═══ Dokumenttext ═══

So nach und nach kommen auch die Wettbewerbsfilme der letzten Berlinale in unsere Kinos. Das sind nicht immer preisgekrönte cineastische Sonderfälle, aber oft überraschende Kinostücke, die sich anzusehen unbedingt lohnt. Übrigens kassiert dieser Film zurzeit auf zahlreichen internationalen Festivals Auszeichnungen als Debütfilm, Preise für Musik, Darsteller und Regie, dazu Jury- und Kritikerpreise.
GLORIA! ist der Debütfilm der Regisseurin, Autorin, Schauspielerin, Komponistin und Sängerin Margherita Vicario, deren Film den zahlreichen Musikerinnen gewidmet ist, die nie eine Chance hatten, öffentlich anerkannt zu werden.
Die Mädchen, Insassen eines Waiseninstituts in Venedig um 1800, haben dort für die Kirchenmusik zu sorgen, und ein neuartiges Pianoforte animiert sie zu aufsässigem Musizieren.

═══ Auszug aus Daten ═══

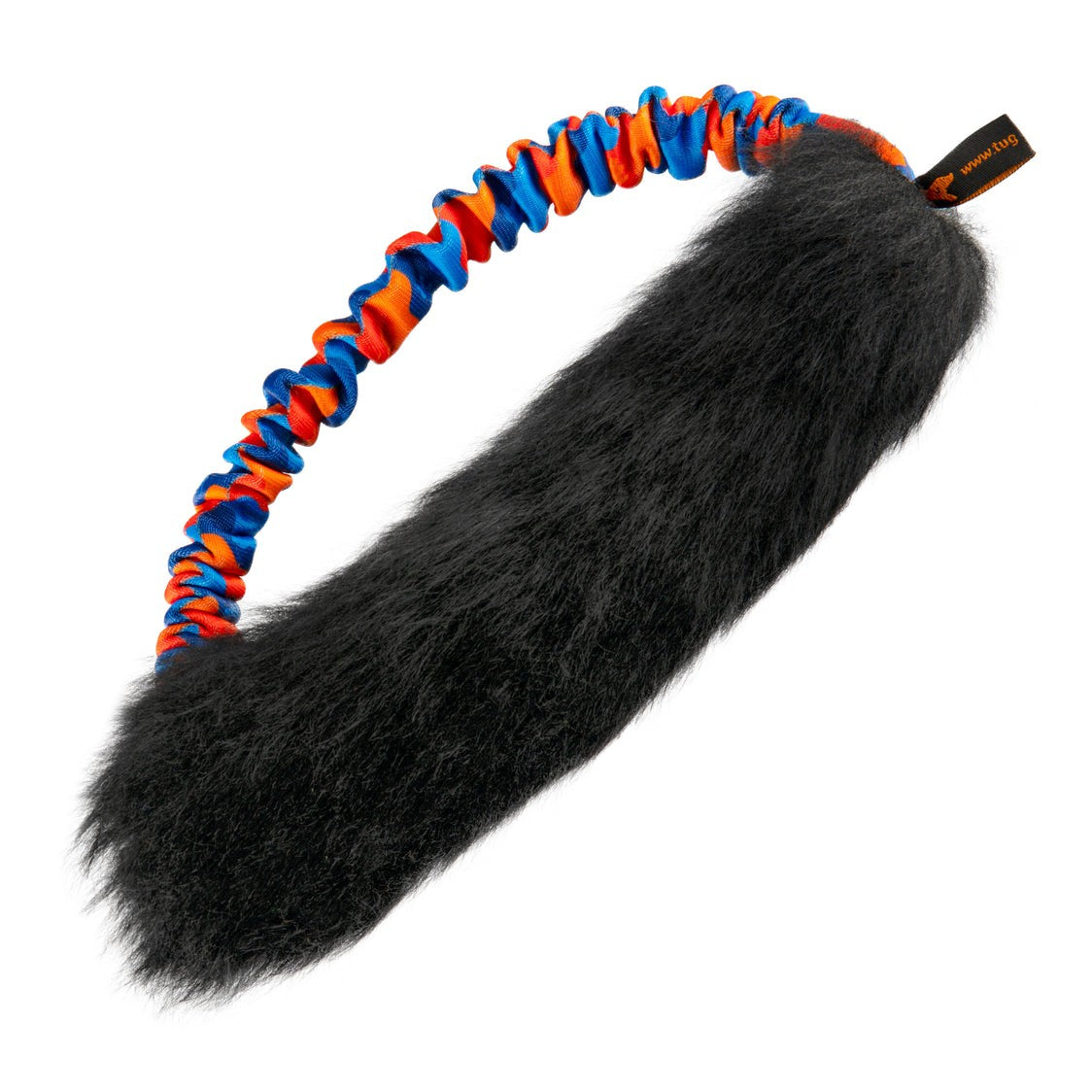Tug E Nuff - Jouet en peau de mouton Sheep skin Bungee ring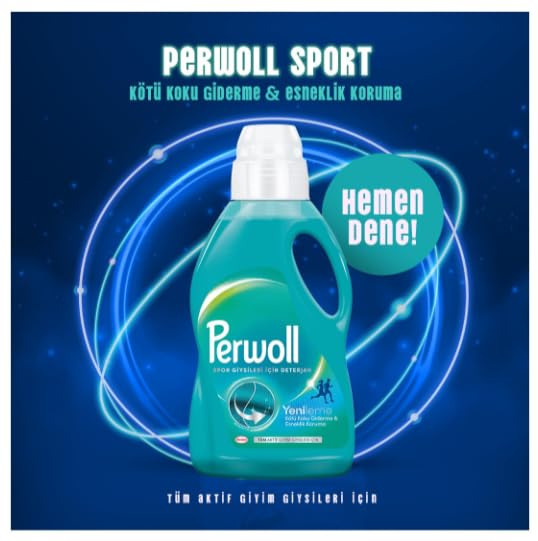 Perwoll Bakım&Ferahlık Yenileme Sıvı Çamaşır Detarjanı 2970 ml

═══

◆ **Zu erledigende Aufgabe**:
Entnimm den Text über den Film „GLORIA!“ vollständig und wortgetreu. Die Daten spielen hierfür keine Rolle.

◆ **Lösung der Aufgabe**:
So nach und nach kommen auch die Wettbewerbsfilme der letzten Berlinale in unsere Kinos. Das sind nicht immer preisgekrönte cineastische Sonderfälle, aber oft überraschende Kinostücke, die sich anzusehen unbedingt lohnt. Übrigens kassiert dieser Film zurzeit auf zahlreichen internationalen Festivals Auszeichnungen als Debütfilm, Preise für Musik, Darsteller und Regie, dazu Jury- und Kritikerpreise.
GLORIA! ist der Debütfilm der Regisseurin, Autorin, Schauspielerin, Komponistin und Sängerin Margherita Vicario, deren Film den zahlreichen Musikerinnen gewidmet ist, die nie eine Chance hatten, öffentlich anerkannt zu werden.
Die Mädchen, Insassen eines Waiseninstituts in Venedig um 1800, haben dort für die Kirchenmusik zu sorgen, und ein neuartiges Pianoforte animiert sie zu aufsässigem Musizieren.